··· Vorliegender Text
Amedeo Modigliani, Junge Frau in Hemd, Detail, 1918 (Albertina, Wien, Sammlung Batliner)
Amedeo Modigliani (1884–1920) ist als Maler, Zeichner und Bildhauer einer der wichtigsten Künstler des frühen 20. Jahrhunderts. Anlässlich der 100. Wiederkehr seines Todestags 2020 widmet die Albertina dem Künstler der Klassischen Moderne eine umfangreiche und überzeugende Ausstellung (→ Klassische Moderne), in der er den Vergleich mit Pablo Picasso nicht zu scheuen braucht.
Modigliani – Picasso. Revolution des Primitivismus
Österreich | Wien: Albertina 17.9.2021 – 9.1.2022
Amedeo Modigliani kam Anfang 1906 nach Paris (→ Amedeo Modigliani: Biografie), als Pablo Picasso gerade in Auseinandersetzung mit iberischer und afrikanischer Plastik an „Les Demoiselles d’Avignon“ zu arbeiten begann (→ Afrikanische Kunst). Dieses Werk zog unmittelbare Folgen nach sich: Es machte Picasso berühmt, bereitete dem Kubismus den Weg und beeindruckte Modigliani nachhaltig. Wahrscheinlicht durfte der Italiener das Gemälde vorab besichtigen, wenn man der Picasso-Freundin Fernand Olivier Glauben schenken darf.
Zwischen Picasso und dem noch unbekannten Modigliani entwickelte sich eine wechselseitige Bewunderung, in deren Zentrum die gemeinsame Auseinandersetzung mit dem sogenannten „Primitivismus“ stand (zum Primitivismus siehe Picasso war ein Afrikaner!). Modigliani beschäftigte sich offensichtlich mit den Masken der Baule, die an der Elfenbeinküste leben; Picasso hingegen schätzte die Werke der Fang im heutigen Gabun. Modigliani fühlte sich von den gelängten, schmalen Gesichtern angezogen, der Symmetrie der geometrischen Gesichtszüge, den kleinen Mündern, den keilförmigen Nasen – auch wenn sich dafür keine schriftlichen Dokumente erhalten haben. Die dialogische Präsentation von Werken aus Subsahara-Afrika mit jenen von Picasso und Modigliani führt die formale Ähnlichkeit vor Augen.
······
Anforderungen
Schreibe aus dem Text zur Ausstellung über Modigliani und Picasso wörtlich alles ab, von „Amedeo Modigliani (1884–1920)“ bis hinunter zu „zu scheuen braucht.“.
··· Bereitgestelltes Material
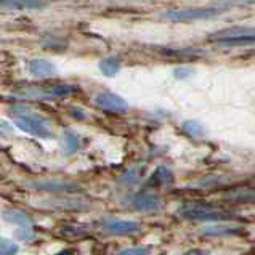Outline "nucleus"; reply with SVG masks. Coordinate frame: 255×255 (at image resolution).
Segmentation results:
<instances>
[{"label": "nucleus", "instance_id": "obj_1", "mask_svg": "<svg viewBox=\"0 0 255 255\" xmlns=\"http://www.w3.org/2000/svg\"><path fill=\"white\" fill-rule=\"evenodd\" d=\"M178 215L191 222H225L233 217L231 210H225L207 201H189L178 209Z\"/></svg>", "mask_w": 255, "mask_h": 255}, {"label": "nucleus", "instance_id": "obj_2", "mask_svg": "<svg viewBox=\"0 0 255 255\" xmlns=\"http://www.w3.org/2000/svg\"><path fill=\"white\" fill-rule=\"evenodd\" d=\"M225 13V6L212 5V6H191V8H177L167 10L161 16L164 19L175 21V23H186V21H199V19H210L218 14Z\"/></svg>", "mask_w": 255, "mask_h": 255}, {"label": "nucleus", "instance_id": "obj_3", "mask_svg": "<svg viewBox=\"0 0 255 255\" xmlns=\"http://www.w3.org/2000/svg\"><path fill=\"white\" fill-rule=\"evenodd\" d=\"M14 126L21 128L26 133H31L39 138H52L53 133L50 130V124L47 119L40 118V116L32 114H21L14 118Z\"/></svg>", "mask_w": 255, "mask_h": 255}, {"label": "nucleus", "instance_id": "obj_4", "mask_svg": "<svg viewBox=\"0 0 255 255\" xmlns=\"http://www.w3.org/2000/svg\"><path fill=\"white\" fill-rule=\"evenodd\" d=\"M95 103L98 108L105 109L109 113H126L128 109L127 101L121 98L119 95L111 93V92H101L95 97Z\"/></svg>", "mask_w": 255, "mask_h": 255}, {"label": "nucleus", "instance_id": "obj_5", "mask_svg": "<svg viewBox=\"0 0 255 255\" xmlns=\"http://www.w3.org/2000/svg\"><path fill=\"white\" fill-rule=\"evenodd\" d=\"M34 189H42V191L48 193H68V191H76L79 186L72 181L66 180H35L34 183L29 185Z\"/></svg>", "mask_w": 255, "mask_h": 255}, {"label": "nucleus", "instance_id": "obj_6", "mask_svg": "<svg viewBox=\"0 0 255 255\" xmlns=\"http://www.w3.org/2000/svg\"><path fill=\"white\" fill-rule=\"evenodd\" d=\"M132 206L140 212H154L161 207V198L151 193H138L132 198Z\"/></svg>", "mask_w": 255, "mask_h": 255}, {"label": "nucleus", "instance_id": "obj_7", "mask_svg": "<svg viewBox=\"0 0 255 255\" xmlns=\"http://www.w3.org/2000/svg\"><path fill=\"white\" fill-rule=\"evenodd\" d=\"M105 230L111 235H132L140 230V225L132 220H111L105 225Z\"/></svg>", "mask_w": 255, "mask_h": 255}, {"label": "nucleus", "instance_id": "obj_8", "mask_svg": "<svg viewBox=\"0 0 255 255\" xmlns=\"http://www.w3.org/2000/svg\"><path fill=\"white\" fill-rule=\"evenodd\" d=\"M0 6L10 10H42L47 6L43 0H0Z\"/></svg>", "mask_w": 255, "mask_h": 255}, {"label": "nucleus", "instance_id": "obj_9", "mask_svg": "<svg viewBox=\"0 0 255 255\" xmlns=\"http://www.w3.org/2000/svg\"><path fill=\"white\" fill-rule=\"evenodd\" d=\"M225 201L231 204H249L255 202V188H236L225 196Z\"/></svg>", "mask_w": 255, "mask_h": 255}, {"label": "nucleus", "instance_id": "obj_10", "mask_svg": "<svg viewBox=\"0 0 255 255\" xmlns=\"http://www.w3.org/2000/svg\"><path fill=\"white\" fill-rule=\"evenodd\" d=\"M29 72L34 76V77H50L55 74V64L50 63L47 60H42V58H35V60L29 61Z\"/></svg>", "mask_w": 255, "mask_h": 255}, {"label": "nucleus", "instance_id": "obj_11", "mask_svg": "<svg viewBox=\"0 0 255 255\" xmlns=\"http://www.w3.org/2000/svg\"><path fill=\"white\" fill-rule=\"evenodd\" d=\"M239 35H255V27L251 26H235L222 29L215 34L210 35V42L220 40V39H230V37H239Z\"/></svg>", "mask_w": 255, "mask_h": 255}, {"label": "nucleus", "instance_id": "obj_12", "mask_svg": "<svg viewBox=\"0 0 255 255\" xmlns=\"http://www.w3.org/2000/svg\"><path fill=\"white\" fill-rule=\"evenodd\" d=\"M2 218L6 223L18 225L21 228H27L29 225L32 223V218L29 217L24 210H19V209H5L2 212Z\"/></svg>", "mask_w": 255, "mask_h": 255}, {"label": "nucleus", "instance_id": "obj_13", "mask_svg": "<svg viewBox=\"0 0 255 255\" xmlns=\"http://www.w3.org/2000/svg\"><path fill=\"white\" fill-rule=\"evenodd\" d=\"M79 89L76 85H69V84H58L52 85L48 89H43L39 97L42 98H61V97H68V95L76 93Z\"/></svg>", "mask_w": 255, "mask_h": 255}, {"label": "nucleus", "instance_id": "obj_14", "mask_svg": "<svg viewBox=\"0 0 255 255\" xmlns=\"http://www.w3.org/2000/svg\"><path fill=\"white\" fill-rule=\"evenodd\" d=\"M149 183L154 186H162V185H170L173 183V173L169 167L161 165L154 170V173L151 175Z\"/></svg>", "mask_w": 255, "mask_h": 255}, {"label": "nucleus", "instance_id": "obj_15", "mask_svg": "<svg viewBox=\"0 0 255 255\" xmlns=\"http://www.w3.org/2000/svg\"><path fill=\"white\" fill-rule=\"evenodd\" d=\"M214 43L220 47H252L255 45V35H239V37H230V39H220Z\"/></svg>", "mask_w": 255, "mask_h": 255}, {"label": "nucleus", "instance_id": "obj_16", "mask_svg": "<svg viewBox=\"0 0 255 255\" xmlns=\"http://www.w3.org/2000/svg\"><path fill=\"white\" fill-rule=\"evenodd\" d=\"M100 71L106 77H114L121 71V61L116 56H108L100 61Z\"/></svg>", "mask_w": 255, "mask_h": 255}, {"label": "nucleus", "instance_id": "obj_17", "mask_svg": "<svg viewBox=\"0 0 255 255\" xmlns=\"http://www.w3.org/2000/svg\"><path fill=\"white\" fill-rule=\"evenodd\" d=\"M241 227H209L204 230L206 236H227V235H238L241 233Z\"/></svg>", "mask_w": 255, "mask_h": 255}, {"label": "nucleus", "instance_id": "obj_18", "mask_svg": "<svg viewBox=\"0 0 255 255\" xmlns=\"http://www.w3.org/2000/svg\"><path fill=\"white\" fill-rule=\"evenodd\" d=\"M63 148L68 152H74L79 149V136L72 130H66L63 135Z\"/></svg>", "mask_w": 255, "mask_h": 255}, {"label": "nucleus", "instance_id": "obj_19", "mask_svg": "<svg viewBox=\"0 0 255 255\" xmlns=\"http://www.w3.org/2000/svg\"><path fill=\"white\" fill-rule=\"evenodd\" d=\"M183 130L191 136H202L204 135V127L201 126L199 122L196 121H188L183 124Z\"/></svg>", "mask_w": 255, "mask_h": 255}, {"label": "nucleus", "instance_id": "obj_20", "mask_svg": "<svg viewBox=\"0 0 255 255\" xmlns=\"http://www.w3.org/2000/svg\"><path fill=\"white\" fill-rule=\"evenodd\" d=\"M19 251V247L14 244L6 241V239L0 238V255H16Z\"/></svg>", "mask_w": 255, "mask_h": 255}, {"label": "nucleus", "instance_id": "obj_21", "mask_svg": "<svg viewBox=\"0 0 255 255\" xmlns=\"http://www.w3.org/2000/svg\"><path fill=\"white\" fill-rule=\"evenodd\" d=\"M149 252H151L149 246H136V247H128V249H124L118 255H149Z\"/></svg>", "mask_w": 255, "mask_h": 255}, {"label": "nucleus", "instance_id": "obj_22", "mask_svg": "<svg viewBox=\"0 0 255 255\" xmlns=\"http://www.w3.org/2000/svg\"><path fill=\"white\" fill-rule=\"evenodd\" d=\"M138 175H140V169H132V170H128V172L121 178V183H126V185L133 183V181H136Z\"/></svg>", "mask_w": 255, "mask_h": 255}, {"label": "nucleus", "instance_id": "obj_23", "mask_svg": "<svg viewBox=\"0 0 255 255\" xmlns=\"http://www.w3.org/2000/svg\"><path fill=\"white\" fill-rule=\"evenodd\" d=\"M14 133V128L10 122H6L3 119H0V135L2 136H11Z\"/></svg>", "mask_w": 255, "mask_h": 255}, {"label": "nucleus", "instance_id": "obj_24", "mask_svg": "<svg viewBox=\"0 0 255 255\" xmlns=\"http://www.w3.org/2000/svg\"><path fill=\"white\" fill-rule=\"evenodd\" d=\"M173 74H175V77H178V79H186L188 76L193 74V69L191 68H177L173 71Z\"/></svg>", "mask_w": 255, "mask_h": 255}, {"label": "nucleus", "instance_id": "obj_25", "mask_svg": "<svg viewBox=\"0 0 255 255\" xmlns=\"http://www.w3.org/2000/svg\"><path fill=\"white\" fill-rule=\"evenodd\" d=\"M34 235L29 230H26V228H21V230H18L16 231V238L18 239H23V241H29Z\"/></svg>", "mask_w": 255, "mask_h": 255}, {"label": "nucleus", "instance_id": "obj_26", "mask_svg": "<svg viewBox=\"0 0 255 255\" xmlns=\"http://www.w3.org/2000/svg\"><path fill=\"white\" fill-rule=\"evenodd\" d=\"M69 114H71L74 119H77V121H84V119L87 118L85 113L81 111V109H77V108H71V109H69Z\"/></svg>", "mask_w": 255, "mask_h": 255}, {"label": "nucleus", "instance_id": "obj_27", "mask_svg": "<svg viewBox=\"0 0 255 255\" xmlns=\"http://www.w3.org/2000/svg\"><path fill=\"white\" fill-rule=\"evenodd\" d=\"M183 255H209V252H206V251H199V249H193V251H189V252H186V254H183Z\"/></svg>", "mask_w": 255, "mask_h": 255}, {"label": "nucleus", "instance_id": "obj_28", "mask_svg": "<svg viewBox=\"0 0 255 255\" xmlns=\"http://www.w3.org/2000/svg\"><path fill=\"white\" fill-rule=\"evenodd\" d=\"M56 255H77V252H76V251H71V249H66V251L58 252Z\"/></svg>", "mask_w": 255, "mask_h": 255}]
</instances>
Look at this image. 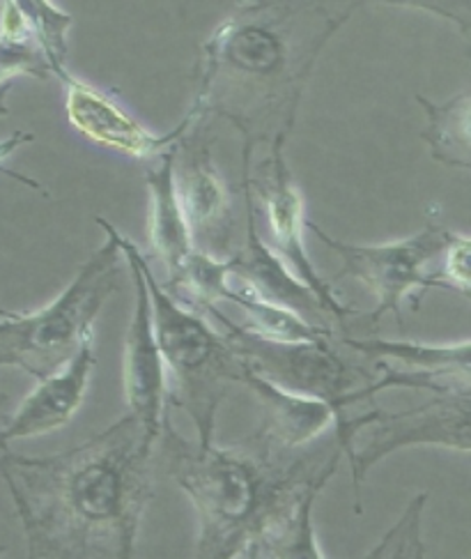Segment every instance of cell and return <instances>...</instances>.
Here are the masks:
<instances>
······
Ergebnis der Aufgabe
Amedeo Modigliani (1884–1920) ist als Maler, Zeichner und Bildhauer einer der wichtigsten Künstler des frühen 20. Jahrhunderts. Anlässlich der 100. Wiederkehr seines Todestags 2020 widmet die Albertina dem Künstler der Klassischen Moderne eine umfangreiche und überzeugende Ausstellung (→ Klassische Moderne), in der er den Vergleich mit Pablo Picasso nicht zu scheuen braucht.